Every now and then, boredom and idleness often lead to aimless browses through the troves of shows available on Netflix. The next time this happens, try out an episode of Queer Eye, which is probably the most 2018 show out there.
Queer Eye is the Emmy winning 2018 Netflix reboot of the 2003 Bravo series Queer Eye for the Straight Guy. It is a reality TV show where 5 gay men, called the Fab 5, perform lifestyle makeovers for people who both need and want a refresh button in life.
The Fab 5 come with their own individual specialties: Bobby Berk in interior design, Karamo Brown in culture and lifestyle (but really the therapist of the show), Tan France in fashion, Antoni Prowski in food and wine, and Jonathan Van Ness in hair and grooming. From the Fab 5 Loft located in downtown Atlanta as their base of operations, the Fab 5 go around the state of Georgia changing lives.
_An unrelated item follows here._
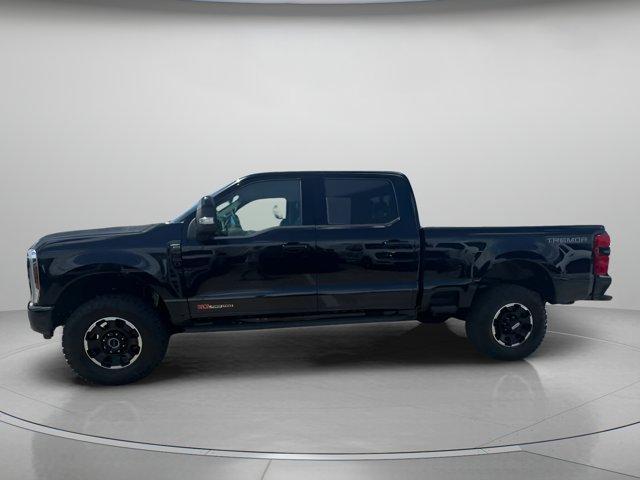 new 2025 Ford F-250 car, priced at $86,517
The makeovers that the Fab 5 perform are hands down amazing. Bobby is a savant at redecorating homes and makes sure to spruce up a home while still leaving it reflective of the homeowner’s personality. Tan’s sense in fashion is as chic as it gets, and his advice is broad enough, so regular viewers can pick up easy tips to upgrade their own fashion style. Jonathan draws out the beauty in the nominees with the makeovers and brings all the flair in the world with him (his penchant for exclaiming “Yasss Queen” is very addictive). Karamo is the ‘culture’ expert but is more of a life coach and tries to teach the nominees how to become a better version of themselves. He also provides the show with the most therapeutic quotes: “When people build up walls, they end up keeping other people out. But they’re also keeping themselves in”, “He needs to understand that being vulnerable is not a sign of weakness. It is a sign of strength. It shows that you are in tune with yourself, which is the sexiest thing to men or women.” Antoni is the food and wine expert, but in all honesty, doesn’t really seem like a person who can cook. His camera times are noticeably shorter than the rest of the hosts and the meals he teaches are in essence: avocados are great and that you should move away from preservative filled foods towards more natural ingredients. The most sophisticated dish he teaches a nominee is a chili hotdog.
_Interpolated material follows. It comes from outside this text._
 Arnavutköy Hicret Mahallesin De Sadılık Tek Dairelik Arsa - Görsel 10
What differentiates Queer Eye the most from other reality shows is how genuine the hosts come across to the audience. The hosts do not try to apply a single framework for helping people indiscriminately. Instead, they methodically carry out their mission by really thinking about the people they are trying to help and carefully bringing about changes in their lives.
The makeovers themselves are also only a small part of the attraction of the show. The core of the appeal is emotional as the Fab 5 delve into deeper and more profound issues. From the onset of the first episode, they declare that while the original show was “fighting for tolerance”, in the reboot they were “fighting for acceptance”.
In the third episode, there is a discussion between Karamo and a cop about police brutality and the Black Lives Matter movement. In another, the Fab 5 help a semi-closeted gay man come out to his step-mother. The show also shows Bobby discussing with a nominee, who is a devout Christian, about the discrimination he faced at Church while growing up in the South and how he would spend “every Sunday crying and begging God to not make [him] gay”.
The next time you have time on your hands why not watch an episode of Queer Eye? The show is fun, light-hearted in nature, and full of awesome lifestyle tips for self-improvement, but it is also filled with so many genuine moments providing food for thought. It is a show that highlights how being more open and true to your emotions can be healthy, and how traits traditionally associated with gay men are actually necessary for leading a healthy lifestyle. Through one episode at a time, Queer Eye is making America gay again.